[BEGIN]
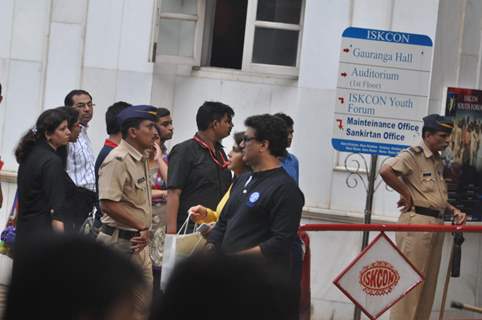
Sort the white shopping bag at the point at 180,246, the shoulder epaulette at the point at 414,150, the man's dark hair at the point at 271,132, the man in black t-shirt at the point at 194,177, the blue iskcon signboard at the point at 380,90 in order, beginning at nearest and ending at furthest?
1. the man's dark hair at the point at 271,132
2. the white shopping bag at the point at 180,246
3. the man in black t-shirt at the point at 194,177
4. the blue iskcon signboard at the point at 380,90
5. the shoulder epaulette at the point at 414,150

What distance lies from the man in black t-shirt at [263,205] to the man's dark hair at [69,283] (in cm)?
461

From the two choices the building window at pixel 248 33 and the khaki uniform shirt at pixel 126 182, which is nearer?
the khaki uniform shirt at pixel 126 182

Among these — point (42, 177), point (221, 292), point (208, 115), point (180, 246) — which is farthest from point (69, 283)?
point (208, 115)

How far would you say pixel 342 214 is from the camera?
41.0 ft

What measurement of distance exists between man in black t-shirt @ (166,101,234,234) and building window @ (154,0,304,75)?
3158 mm

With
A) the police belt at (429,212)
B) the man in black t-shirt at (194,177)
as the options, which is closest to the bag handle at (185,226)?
the man in black t-shirt at (194,177)

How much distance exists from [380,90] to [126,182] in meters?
2.77

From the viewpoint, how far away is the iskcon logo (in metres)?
10.0

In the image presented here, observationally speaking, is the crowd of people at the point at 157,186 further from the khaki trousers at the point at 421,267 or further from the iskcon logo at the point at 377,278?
the khaki trousers at the point at 421,267

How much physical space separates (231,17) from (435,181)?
3.36 m

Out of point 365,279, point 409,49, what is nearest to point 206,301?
point 365,279

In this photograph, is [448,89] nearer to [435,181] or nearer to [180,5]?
[435,181]

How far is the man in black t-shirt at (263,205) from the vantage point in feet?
25.6

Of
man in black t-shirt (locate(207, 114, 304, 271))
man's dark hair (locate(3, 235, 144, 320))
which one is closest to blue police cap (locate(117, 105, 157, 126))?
man in black t-shirt (locate(207, 114, 304, 271))
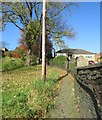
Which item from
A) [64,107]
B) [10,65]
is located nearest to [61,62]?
[10,65]

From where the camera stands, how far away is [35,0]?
3912cm

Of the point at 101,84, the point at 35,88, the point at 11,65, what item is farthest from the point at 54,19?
the point at 101,84

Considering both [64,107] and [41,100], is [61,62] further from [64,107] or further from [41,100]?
[64,107]

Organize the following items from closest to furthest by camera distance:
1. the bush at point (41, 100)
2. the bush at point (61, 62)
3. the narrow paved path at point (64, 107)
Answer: the narrow paved path at point (64, 107), the bush at point (41, 100), the bush at point (61, 62)

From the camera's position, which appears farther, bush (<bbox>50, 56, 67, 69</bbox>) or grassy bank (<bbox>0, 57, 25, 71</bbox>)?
grassy bank (<bbox>0, 57, 25, 71</bbox>)

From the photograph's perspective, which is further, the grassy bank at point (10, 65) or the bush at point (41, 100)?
the grassy bank at point (10, 65)

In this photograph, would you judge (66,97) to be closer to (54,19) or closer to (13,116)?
(13,116)

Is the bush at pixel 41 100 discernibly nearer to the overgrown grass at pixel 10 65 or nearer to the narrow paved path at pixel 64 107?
the narrow paved path at pixel 64 107

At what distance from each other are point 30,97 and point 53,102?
981 mm

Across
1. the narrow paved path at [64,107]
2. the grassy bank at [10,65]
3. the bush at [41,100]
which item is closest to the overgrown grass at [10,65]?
the grassy bank at [10,65]

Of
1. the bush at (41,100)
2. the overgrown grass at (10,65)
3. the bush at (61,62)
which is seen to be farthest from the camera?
the overgrown grass at (10,65)

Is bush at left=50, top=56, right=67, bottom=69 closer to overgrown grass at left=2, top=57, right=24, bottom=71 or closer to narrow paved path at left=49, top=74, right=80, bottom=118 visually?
overgrown grass at left=2, top=57, right=24, bottom=71

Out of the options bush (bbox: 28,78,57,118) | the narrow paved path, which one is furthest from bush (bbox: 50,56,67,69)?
the narrow paved path

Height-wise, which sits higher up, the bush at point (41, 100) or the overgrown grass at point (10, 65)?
the overgrown grass at point (10, 65)
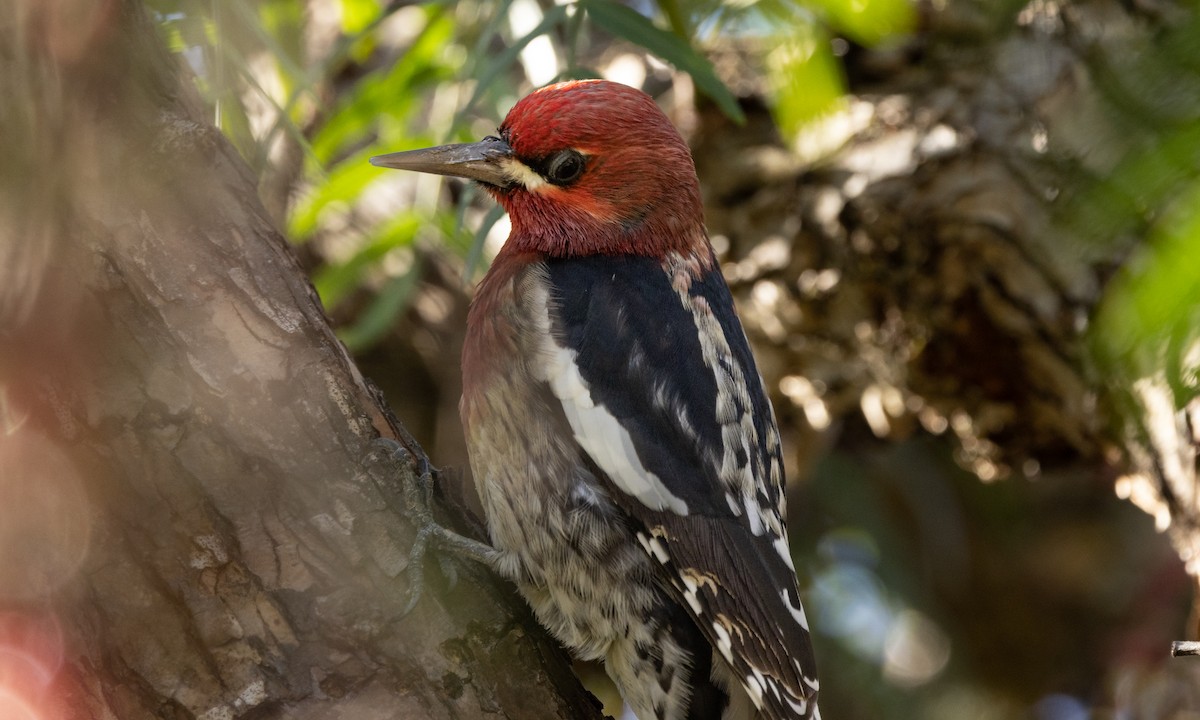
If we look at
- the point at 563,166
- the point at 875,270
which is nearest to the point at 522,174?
the point at 563,166

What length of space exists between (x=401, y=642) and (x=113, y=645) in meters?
0.39

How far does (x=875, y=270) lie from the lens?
128 inches

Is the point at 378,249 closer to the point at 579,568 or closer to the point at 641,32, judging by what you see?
the point at 641,32

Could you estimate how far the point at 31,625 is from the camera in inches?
60.2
[END]
*What is needed*
Take the lines from the start of the records up to and including the line with "3. the man in", and switch "Sort" to "Arrange" with everything else unchanged. Return only those lines and leave the pictures out.

*Response to the exercise*
Arrange the white shopping bag at the point at 180,246, the shoulder epaulette at the point at 414,150, the man's dark hair at the point at 271,132, the man in black t-shirt at the point at 194,177, the blue iskcon signboard at the point at 380,90 in order, beginning at nearest and ending at furthest?
1. the man's dark hair at the point at 271,132
2. the white shopping bag at the point at 180,246
3. the man in black t-shirt at the point at 194,177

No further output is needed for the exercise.